_Exercise aim_:
An image-free reproduction of the data below is needed: print it exactly.

_Exercise data_:

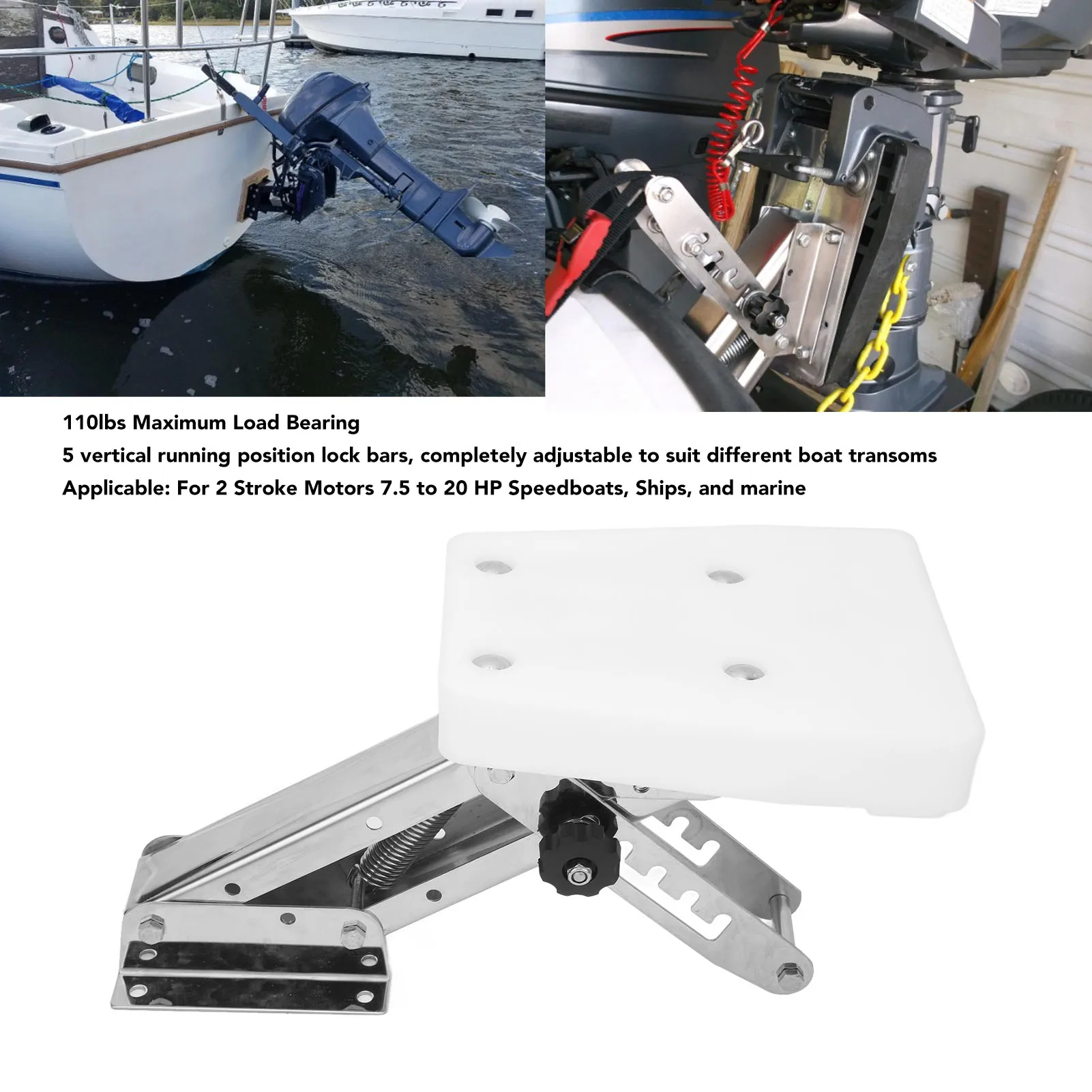 110lbs Maximum Load Bearing
5 vertical running position lock bars, completely adjustable to suit different boat transoms
Applicable: For 2 Stroke Motors 7.5 to 20 HP Speedboats, Ships, and marine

_Task result_:
 110lbs Maximum Load Bearing
5 vertical running position lock bars, completely adjustable to suit different boat transoms
Applicable: For 2 Stroke Motors 7.5 to 20 HP Speedboats, Ships, and marine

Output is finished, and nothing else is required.